| Excerpt |

= Noel Night =

Annual holiday event in Detroit, Michigan, U.S.

Noel Night is an annual holiday event that takes place in Detroit, Michigan, in the Midtown area of Detroit's Cultural Center. Typically on the first Saturday in December, this Cultural Center-wide “Open House” features free admission to many of Detroit's well-known museums, as well as many other activities such as horse-drawn carriage rides, carolers, music, dance, children's activities, arts and crafts, shopping, and its annual community sing-along led by the Salvation Army on the Woodward Avenue bandstand.

== History ==
=== 1973 ===
The first Noel Night took place on December 19, 1973, from 6 to 9pm. It was originally organized by the now disbanded art group, Detroit Adventure. They described Noel Night as the first cooperative event of its kind to happen in this area at this time of year for all the people of Detroit, Michigan. The organization's goal was to create an audience of participation through venues. Noel Night was their starting point. Performances consisted of high school, university and church choirs, the City of Detroit Recreation Department and school theater groups. A truck outfitted with a speaker system (referred to by Detroit Adventure as the “soundmobile”) drove Woodward Avenue, playing Christmas carols. There were also specific children-oriented activities at certain venues. Woodward Avenue was closed between Kirby and Putnam, and the entire road and surrounding buildings were opened to the public for use during the event. Participating institutions included the following: The Children's Museum, Detroit Historical Museum, Detroit Public Library, International Institute, The Cathedral Church of St. Paul, The Scarab Club, The Smiley Brothers Society for Arts and Crafts (now called the College for Creative Studies), U of M Rackham extension, and Your Heritage House.

| Your tasks |
a. Please explain, in one to three sentences, why Detroit Adventure organized the first Noel Night, according to the Noel Night article.
b. Rewrite the Noel Night article starting with "Annual holiday event in" and going on through "Woodward Avenue bandstand.", swapping "horse-drawn carriage rides" for "hayrides".
Rely on nothing but the Noel Night article.

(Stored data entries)
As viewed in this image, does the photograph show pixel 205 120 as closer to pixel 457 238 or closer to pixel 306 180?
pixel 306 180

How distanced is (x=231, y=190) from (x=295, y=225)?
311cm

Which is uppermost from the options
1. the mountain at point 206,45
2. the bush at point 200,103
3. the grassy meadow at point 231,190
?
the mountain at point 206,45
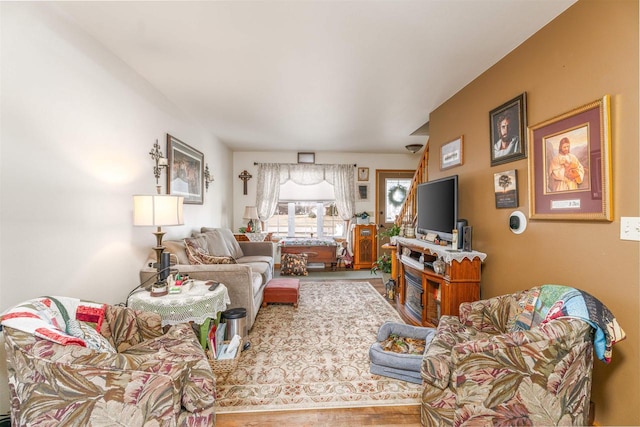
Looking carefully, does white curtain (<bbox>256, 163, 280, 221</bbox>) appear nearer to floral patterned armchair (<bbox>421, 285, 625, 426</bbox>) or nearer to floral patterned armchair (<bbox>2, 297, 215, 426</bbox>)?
floral patterned armchair (<bbox>2, 297, 215, 426</bbox>)

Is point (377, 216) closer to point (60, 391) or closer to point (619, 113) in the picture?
point (619, 113)

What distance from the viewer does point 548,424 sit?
135 cm

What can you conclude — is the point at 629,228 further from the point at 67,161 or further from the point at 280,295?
the point at 67,161

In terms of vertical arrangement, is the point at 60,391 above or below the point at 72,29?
below

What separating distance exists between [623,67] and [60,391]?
9.98ft

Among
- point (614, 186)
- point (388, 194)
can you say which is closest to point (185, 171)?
point (614, 186)

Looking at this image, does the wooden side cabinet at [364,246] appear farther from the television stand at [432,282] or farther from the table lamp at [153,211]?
the table lamp at [153,211]

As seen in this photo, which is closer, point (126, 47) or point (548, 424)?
point (548, 424)

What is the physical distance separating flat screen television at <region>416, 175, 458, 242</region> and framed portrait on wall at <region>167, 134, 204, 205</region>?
3032 millimetres

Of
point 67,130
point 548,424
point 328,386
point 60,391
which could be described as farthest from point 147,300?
point 548,424

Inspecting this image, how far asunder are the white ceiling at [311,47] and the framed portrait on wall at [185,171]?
1.76 feet

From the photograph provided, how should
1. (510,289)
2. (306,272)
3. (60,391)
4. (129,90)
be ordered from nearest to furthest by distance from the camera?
(60,391) → (510,289) → (129,90) → (306,272)

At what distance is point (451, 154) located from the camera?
3.23 metres

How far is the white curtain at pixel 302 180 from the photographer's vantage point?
618cm
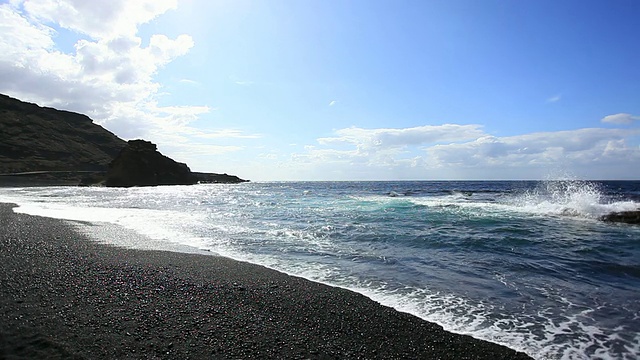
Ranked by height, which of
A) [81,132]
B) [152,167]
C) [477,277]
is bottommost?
[477,277]

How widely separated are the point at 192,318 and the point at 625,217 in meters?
24.4

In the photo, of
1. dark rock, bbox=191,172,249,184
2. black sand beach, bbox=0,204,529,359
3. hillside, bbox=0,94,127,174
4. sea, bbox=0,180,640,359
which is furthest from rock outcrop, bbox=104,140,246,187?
black sand beach, bbox=0,204,529,359

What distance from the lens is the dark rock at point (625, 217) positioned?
61.1 ft

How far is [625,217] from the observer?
62.6ft

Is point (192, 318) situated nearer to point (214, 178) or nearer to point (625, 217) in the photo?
point (625, 217)

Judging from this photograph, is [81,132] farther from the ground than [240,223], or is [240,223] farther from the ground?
[81,132]

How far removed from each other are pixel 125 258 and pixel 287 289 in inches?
197

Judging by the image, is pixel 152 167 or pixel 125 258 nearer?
pixel 125 258

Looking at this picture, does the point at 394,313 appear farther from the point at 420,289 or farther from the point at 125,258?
the point at 125,258

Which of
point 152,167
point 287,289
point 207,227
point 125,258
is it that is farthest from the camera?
point 152,167

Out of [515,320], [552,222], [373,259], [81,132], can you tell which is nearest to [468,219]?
[552,222]

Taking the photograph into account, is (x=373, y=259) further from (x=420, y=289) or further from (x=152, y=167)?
(x=152, y=167)

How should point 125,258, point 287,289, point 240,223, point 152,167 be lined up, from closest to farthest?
point 287,289 < point 125,258 < point 240,223 < point 152,167

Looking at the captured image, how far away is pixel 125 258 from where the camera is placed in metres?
8.88
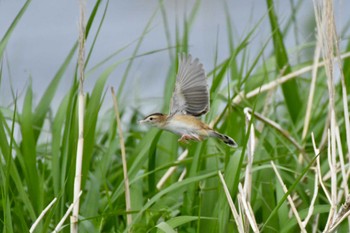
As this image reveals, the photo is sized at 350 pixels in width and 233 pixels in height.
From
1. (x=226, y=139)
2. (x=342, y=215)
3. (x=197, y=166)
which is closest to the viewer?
(x=226, y=139)

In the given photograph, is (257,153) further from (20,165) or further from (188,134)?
(188,134)

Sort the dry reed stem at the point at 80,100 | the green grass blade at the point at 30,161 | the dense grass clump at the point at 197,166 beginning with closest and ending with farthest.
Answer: the dry reed stem at the point at 80,100 < the dense grass clump at the point at 197,166 < the green grass blade at the point at 30,161

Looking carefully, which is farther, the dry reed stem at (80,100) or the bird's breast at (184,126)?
the dry reed stem at (80,100)

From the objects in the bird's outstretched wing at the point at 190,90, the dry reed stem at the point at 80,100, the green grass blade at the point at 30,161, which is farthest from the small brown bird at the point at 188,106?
the green grass blade at the point at 30,161

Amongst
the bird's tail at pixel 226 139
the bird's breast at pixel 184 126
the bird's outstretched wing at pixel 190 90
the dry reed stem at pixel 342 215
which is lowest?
the dry reed stem at pixel 342 215

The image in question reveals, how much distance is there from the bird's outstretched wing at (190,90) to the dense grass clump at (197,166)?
35cm

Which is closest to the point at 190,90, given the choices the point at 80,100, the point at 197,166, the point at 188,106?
the point at 188,106

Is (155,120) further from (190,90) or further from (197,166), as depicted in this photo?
(197,166)

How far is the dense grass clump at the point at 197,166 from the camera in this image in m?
2.32

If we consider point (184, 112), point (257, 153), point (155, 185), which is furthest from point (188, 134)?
point (257, 153)

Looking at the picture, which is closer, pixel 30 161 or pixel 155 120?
pixel 155 120

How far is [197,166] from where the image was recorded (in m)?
2.65

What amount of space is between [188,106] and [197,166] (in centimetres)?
87

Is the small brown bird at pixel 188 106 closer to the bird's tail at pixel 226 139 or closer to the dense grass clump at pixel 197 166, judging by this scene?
the bird's tail at pixel 226 139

| Answers to the tasks |
a. Detroit Adventure's goal was to create an audience of participation through venues. Noel Night was their starting point toward that goal.

b.
Annual holiday event in Detroit, Michigan, U.S.

Noel Night is an annual holiday event that takes place in Detroit, Michigan, in the Midtown area of Detroit's Cultural Center. Typically on the first Saturday in December, this Cultural Center-wide “Open House” features free admission to many of Detroit's well-known museums, as well as many other activities such as hayrides, carolers, music, dance, children's activities, arts and crafts, shopping, and its annual community sing-along led by the Salvation Army on the Woodward Avenue bandstand.